_DIRECTIONS FOR THIS TASK_.
Recast the data as a Markdown table, starting at the line that contains "When comparing woman's" and ending at the line that contains "4.23 meters". Use the columns Row and Entry, and leave out blank lines.

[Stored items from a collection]
_ _ _ _ _ _ _
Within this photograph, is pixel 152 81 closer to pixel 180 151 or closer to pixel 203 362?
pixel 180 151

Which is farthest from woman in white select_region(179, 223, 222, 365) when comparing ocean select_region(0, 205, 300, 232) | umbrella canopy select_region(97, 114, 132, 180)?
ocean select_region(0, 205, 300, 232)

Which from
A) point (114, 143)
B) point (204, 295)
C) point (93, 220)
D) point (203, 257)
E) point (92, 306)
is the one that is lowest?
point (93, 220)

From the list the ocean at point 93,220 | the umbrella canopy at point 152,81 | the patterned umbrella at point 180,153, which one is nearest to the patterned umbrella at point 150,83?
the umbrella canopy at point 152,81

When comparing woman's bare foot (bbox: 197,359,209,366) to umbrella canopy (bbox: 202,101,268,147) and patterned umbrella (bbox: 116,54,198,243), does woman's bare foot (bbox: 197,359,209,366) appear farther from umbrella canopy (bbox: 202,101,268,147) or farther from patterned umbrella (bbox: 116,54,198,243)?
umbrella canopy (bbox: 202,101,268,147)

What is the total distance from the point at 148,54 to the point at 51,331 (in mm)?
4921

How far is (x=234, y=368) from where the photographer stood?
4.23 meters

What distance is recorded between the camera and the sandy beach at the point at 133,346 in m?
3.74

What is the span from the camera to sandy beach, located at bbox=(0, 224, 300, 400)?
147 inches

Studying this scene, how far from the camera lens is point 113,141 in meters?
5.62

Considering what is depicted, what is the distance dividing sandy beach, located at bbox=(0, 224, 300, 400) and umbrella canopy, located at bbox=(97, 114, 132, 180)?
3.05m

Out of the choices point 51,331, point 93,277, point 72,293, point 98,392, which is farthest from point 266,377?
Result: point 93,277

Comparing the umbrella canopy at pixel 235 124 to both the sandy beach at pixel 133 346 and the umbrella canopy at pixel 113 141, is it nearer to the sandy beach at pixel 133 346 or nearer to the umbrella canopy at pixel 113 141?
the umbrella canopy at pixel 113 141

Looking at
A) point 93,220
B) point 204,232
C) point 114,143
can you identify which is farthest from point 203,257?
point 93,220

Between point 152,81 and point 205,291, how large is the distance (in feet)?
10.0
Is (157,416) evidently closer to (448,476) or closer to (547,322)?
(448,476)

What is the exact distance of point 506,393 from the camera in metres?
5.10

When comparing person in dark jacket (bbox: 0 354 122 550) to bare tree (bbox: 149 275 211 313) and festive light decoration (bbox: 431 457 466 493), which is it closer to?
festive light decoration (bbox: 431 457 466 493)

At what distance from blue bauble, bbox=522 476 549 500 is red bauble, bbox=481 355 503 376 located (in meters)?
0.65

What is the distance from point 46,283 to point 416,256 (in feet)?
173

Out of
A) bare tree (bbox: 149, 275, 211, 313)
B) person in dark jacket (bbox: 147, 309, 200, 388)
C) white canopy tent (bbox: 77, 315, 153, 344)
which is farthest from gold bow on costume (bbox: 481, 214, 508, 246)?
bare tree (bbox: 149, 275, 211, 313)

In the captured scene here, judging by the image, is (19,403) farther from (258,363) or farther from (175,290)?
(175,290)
_ _ _ _ _ _ _
_OUTPUT BELOW_.
| Row | Entry |
|---|---|
| 1 | When comparing woman's bare foot (bbox: 197,359,209,366) to umbrella canopy (bbox: 202,101,268,147) and patterned umbrella (bbox: 116,54,198,243), does woman's bare foot (bbox: 197,359,209,366) appear farther from umbrella canopy (bbox: 202,101,268,147) or farther from patterned umbrella (bbox: 116,54,198,243)? |
| 2 | umbrella canopy (bbox: 202,101,268,147) |
| 3 | What is the total distance from the point at 148,54 to the point at 51,331 (in mm)? |
| 4 | 4921 |
| 5 | How far is (x=234, y=368) from where the photographer stood? |
| 6 | 4.23 meters |